Unfortunately my C knowledge is too bad to figure out if that write
is really that one from the AVC and if it is correct or not. The next
question is (if the O_WRONLY is correct) if the SELinux policy can be
adapted anyway even if RHEL doesn't officially support Heimdal (just
correct me if I am wrong about the support status).

Its actually pointless for the software to do that. The seeding its doing does not increase the entropy. Urandom does not actually need any seeding once boot has completed. The write could be allowed. Its more or less harmless. But there's really no point in doing it. If it tried an ioctl to credit the entropy pool, I'd be more concerned.

If it is more or less harmless, I do not really get why the login takes much
longer if the write access is forbidden rather allowed.
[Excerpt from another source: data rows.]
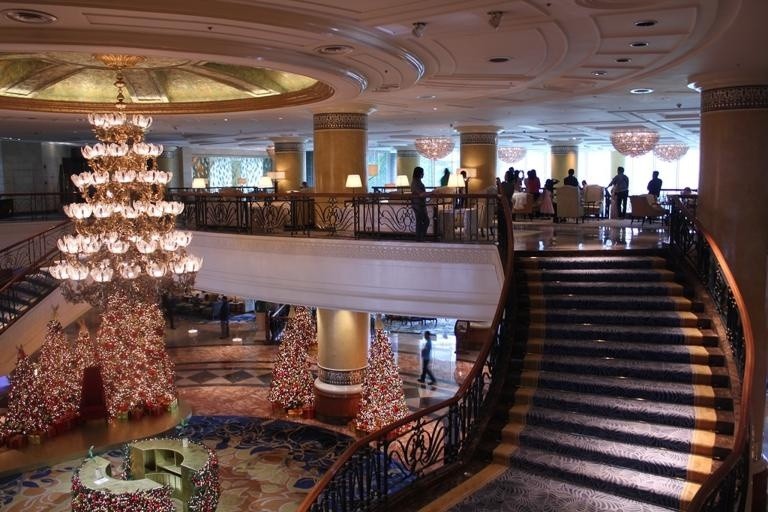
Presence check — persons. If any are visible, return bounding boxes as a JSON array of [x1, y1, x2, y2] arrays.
[[646, 171, 662, 198], [501, 166, 587, 223], [416, 331, 436, 385], [409, 166, 441, 242], [681, 187, 695, 205], [160, 291, 176, 329], [264, 303, 289, 342], [460, 171, 467, 181], [439, 168, 450, 186], [216, 295, 229, 339], [189, 293, 211, 311], [603, 166, 628, 219]]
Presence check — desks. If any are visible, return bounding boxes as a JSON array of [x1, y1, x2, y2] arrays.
[[79, 455, 164, 496], [129, 438, 210, 512]]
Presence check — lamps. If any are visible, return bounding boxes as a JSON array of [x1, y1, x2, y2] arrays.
[[415, 138, 455, 161], [345, 174, 363, 207], [655, 144, 690, 163], [498, 147, 527, 164], [610, 127, 659, 158], [257, 176, 273, 206], [268, 172, 285, 198], [395, 174, 410, 193], [192, 177, 206, 192], [48, 54, 205, 310], [447, 173, 466, 209], [457, 168, 476, 193], [368, 165, 379, 181]]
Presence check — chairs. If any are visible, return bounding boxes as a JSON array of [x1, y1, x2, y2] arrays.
[[435, 184, 669, 237]]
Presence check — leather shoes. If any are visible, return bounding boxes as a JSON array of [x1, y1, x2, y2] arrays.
[[417, 379, 437, 385]]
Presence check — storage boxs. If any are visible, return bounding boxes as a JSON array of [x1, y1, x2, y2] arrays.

Trying to write to a
device file where one is not allowed to write...should not take longer?

It looks like it walks a list of devices trying each one until it can finally seed one of them. I'd really suggest a patch like this:

--- heimdal-1.5.2.orig/lib/hcrypto/rand-unix.c
+++ heimdal-1.5.2/lib/hcrypto/rand-unix.c
@@ -73,18 +73,6 @@ _hc_unix_device_fd(int flags, const char
 static void
 unix_seed(const void *indata, int size)
 {
-    int fd;
-
-    if (size <= 0)
-       return;
-
-    fd = _hc_unix_device_fd(O_WRONLY, NULL);
-    if (fd < 0)
-       return;
-
-    write(fd, indata, size);
-    close(fd);
-
 }


Urandom and random on Linux do not need seeding.

Steve, thank you for your time and suggestion. I was in touch with upstream, so
http://repo.or.cz/w/heimdal.git/commit/8a4cf0dd12a43c5f0da52ec9325a1d9e2420260a
is the result there now. I guess this should be now closed as "notabug" or so?